§ **Description of the task**: Transcribe the material word for word, but without the images.

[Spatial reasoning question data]

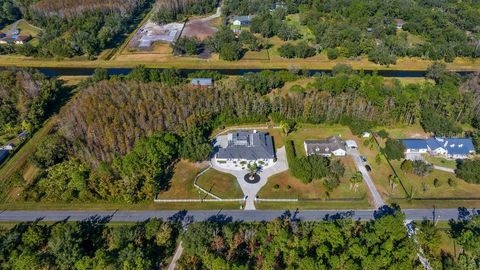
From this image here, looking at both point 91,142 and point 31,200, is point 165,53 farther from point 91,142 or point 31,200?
point 31,200

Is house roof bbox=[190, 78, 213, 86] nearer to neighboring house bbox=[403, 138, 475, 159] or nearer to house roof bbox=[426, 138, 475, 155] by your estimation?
neighboring house bbox=[403, 138, 475, 159]

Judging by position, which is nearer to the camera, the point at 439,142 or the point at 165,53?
the point at 439,142

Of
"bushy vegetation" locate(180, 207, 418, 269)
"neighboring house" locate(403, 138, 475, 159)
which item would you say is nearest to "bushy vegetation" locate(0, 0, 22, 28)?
"bushy vegetation" locate(180, 207, 418, 269)

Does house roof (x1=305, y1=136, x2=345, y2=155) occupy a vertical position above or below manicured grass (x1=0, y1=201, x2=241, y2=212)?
above

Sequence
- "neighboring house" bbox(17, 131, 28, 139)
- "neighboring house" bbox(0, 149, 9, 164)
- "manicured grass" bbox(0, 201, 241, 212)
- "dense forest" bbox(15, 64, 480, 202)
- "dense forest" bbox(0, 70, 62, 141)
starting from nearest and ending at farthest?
"manicured grass" bbox(0, 201, 241, 212), "dense forest" bbox(15, 64, 480, 202), "neighboring house" bbox(0, 149, 9, 164), "neighboring house" bbox(17, 131, 28, 139), "dense forest" bbox(0, 70, 62, 141)

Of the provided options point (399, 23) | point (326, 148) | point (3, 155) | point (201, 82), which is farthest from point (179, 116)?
point (399, 23)

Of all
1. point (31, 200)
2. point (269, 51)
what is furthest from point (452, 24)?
point (31, 200)

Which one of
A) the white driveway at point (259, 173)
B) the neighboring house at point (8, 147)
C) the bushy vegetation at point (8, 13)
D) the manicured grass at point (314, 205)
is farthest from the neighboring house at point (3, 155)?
the bushy vegetation at point (8, 13)

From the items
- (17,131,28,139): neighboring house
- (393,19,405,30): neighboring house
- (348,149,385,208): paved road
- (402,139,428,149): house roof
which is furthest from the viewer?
(393,19,405,30): neighboring house
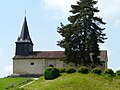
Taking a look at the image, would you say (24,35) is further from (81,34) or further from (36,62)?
(81,34)

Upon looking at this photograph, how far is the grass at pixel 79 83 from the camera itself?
47.8 metres

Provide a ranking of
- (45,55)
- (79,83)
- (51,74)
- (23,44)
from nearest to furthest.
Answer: (79,83)
(51,74)
(45,55)
(23,44)

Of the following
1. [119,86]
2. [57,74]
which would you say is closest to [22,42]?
[57,74]

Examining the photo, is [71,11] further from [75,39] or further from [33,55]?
[33,55]

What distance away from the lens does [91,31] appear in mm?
66812

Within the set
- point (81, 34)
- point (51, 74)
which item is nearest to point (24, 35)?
point (81, 34)

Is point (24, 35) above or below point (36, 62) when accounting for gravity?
above

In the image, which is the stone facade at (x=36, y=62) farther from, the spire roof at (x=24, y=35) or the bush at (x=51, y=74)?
the bush at (x=51, y=74)

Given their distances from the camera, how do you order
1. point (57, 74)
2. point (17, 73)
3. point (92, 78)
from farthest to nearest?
point (17, 73) < point (57, 74) < point (92, 78)

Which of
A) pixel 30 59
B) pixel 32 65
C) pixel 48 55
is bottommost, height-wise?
pixel 32 65

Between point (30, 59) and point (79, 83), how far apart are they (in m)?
27.8

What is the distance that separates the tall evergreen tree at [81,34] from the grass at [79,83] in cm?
1096

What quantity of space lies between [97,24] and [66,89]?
23565 millimetres

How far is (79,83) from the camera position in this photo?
162 ft
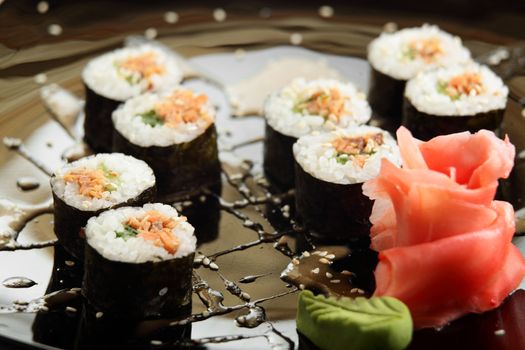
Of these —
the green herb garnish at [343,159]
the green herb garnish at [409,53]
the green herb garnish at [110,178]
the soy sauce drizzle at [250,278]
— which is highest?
the green herb garnish at [409,53]

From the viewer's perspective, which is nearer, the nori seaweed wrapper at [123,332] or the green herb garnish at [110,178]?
the nori seaweed wrapper at [123,332]

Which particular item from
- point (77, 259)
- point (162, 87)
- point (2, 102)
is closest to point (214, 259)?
point (77, 259)

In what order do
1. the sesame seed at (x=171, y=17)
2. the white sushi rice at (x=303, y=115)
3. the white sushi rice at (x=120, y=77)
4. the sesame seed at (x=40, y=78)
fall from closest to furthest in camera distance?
1. the white sushi rice at (x=303, y=115)
2. the white sushi rice at (x=120, y=77)
3. the sesame seed at (x=40, y=78)
4. the sesame seed at (x=171, y=17)

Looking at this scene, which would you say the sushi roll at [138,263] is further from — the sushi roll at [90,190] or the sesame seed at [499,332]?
the sesame seed at [499,332]

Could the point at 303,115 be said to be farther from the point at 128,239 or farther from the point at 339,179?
the point at 128,239

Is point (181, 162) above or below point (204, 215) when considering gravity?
above

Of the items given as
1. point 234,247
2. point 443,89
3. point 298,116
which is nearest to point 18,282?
point 234,247

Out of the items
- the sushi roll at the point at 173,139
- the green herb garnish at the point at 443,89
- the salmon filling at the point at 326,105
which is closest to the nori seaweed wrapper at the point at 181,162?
the sushi roll at the point at 173,139
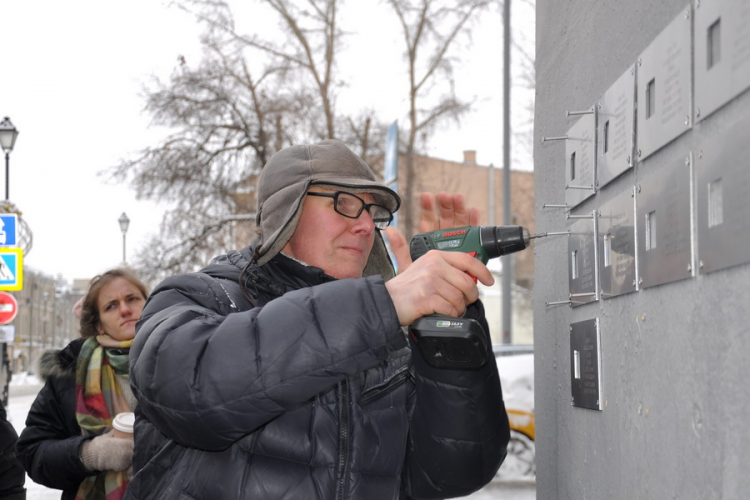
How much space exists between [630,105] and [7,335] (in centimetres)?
1302

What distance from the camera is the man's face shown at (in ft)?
8.77

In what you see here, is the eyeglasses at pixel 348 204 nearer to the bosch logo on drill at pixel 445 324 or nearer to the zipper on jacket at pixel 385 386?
the zipper on jacket at pixel 385 386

§ **Complete output**:
From this image here, looking at both point 91,142 and point 31,200, is point 165,53 farther from point 91,142 or point 31,200?
point 31,200

Is house roof bbox=[190, 78, 213, 86] nearer to neighboring house bbox=[403, 138, 475, 159] or nearer to house roof bbox=[426, 138, 475, 155] by your estimation?
neighboring house bbox=[403, 138, 475, 159]

Judging by position, which is nearer to the camera, the point at 439,142 or the point at 165,53?
the point at 439,142

Of
"bushy vegetation" locate(180, 207, 418, 269)
"neighboring house" locate(403, 138, 475, 159)
which item would you say is nearest to "bushy vegetation" locate(0, 0, 22, 28)?
"bushy vegetation" locate(180, 207, 418, 269)

Does house roof (x1=305, y1=136, x2=345, y2=155) occupy a vertical position above or below manicured grass (x1=0, y1=201, x2=241, y2=212)?
above

Sequence
- "neighboring house" bbox(17, 131, 28, 139)
- "neighboring house" bbox(0, 149, 9, 164)
- "manicured grass" bbox(0, 201, 241, 212)
- "dense forest" bbox(15, 64, 480, 202)
- "dense forest" bbox(0, 70, 62, 141)
starting from nearest and ending at farthest?
"manicured grass" bbox(0, 201, 241, 212), "dense forest" bbox(15, 64, 480, 202), "neighboring house" bbox(0, 149, 9, 164), "neighboring house" bbox(17, 131, 28, 139), "dense forest" bbox(0, 70, 62, 141)

Of the provided options point (399, 23) | point (326, 148) | point (3, 155) | point (201, 82), which is farthest from point (179, 116)?
point (399, 23)

Of all
1. point (31, 200)
2. point (269, 51)
what is furthest from point (452, 24)?
point (31, 200)

Which one of
A) the white driveway at point (259, 173)
B) the neighboring house at point (8, 147)
C) the bushy vegetation at point (8, 13)
D) the manicured grass at point (314, 205)
is farthest from the neighboring house at point (3, 155)?
the bushy vegetation at point (8, 13)

From the items
- (17,131,28,139): neighboring house
- (393,19,405,30): neighboring house
- (348,149,385,208): paved road
- (402,139,428,149): house roof
which is furthest from the viewer?
(393,19,405,30): neighboring house
Taking a look at the image, would you say (24,35) is further from (81,34) or further from (36,62)?
(81,34)

Upon looking at this photograph, how far is the grass at pixel 79 83 from the camera itself?
47.8 metres

Provide a ranking of
- (45,55)
- (79,83)
- (51,74)
- (23,44)
from nearest to furthest.
Answer: (79,83)
(51,74)
(45,55)
(23,44)

Of the following
1. [119,86]
2. [57,74]
which would you say is closest to [22,42]?
[57,74]

Examining the photo, is [71,11] further from [75,39] or further from [33,55]?
[33,55]

What distance away from the lens does [91,31] appear in mm?
66812

Within the set
- point (81, 34)
- point (51, 74)
which item is nearest to point (24, 35)?
point (81, 34)

Is point (24, 35) above or below point (36, 62) when accounting for gravity?
above

In the image, which is the stone facade at (x=36, y=62) farther from, the spire roof at (x=24, y=35) or the bush at (x=51, y=74)?
the bush at (x=51, y=74)

Given their distances from the camera, how do you order
1. point (57, 74)
2. point (17, 73)
3. point (92, 78)
from farthest to nearest?
point (17, 73) < point (57, 74) < point (92, 78)

Which of
A) pixel 30 59
B) pixel 32 65
C) pixel 48 55
is bottommost, height-wise?
pixel 32 65

Between point (30, 59) and point (79, 83), how far apart are they (in m)?
27.8

What is the distance that separates the tall evergreen tree at [81,34] from the grass at [79,83] in cm?
1096

What quantity of space lies between [97,24] and [66,89]?
23565 millimetres

How far is (79,83) from the camera position in this photo?
162 ft
Of these —
the green herb garnish at [343,159]
the green herb garnish at [409,53]
the green herb garnish at [110,178]
the soy sauce drizzle at [250,278]
— which is highest?
the green herb garnish at [409,53]

From the viewer's perspective, which is nearer, the nori seaweed wrapper at [123,332] or the green herb garnish at [110,178]?
the nori seaweed wrapper at [123,332]

Which particular item from
- point (77, 259)
- point (162, 87)
- point (2, 102)
is closest to point (214, 259)?
point (77, 259)

In what order do
1. the sesame seed at (x=171, y=17)
2. the white sushi rice at (x=303, y=115)
3. the white sushi rice at (x=120, y=77)
4. the sesame seed at (x=40, y=78)
fall from closest to furthest in camera distance?
1. the white sushi rice at (x=303, y=115)
2. the white sushi rice at (x=120, y=77)
3. the sesame seed at (x=40, y=78)
4. the sesame seed at (x=171, y=17)

Looking at this scene, which would you say the sushi roll at [138,263] is further from — the sushi roll at [90,190] or the sesame seed at [499,332]?
the sesame seed at [499,332]

Could the point at 303,115 be said to be farther from the point at 128,239 or farther from the point at 339,179?
the point at 128,239

Is point (181, 162) above or below point (204, 215) when considering gravity?
above

Of the items given as
1. point 234,247
2. point 443,89
3. point 298,116
which is nearest to point 18,282?
point 234,247

Out of the items
- the sushi roll at the point at 173,139
- the green herb garnish at the point at 443,89
- the salmon filling at the point at 326,105
which is closest to the nori seaweed wrapper at the point at 181,162?
the sushi roll at the point at 173,139
How much space exists between [630,105] and [7,335] (in centimetres)?
1302

What distance from the camera is the man's face shown at (in ft)?
8.77

In what you see here, is the eyeglasses at pixel 348 204 nearer to the bosch logo on drill at pixel 445 324 or nearer to the zipper on jacket at pixel 385 386?
the zipper on jacket at pixel 385 386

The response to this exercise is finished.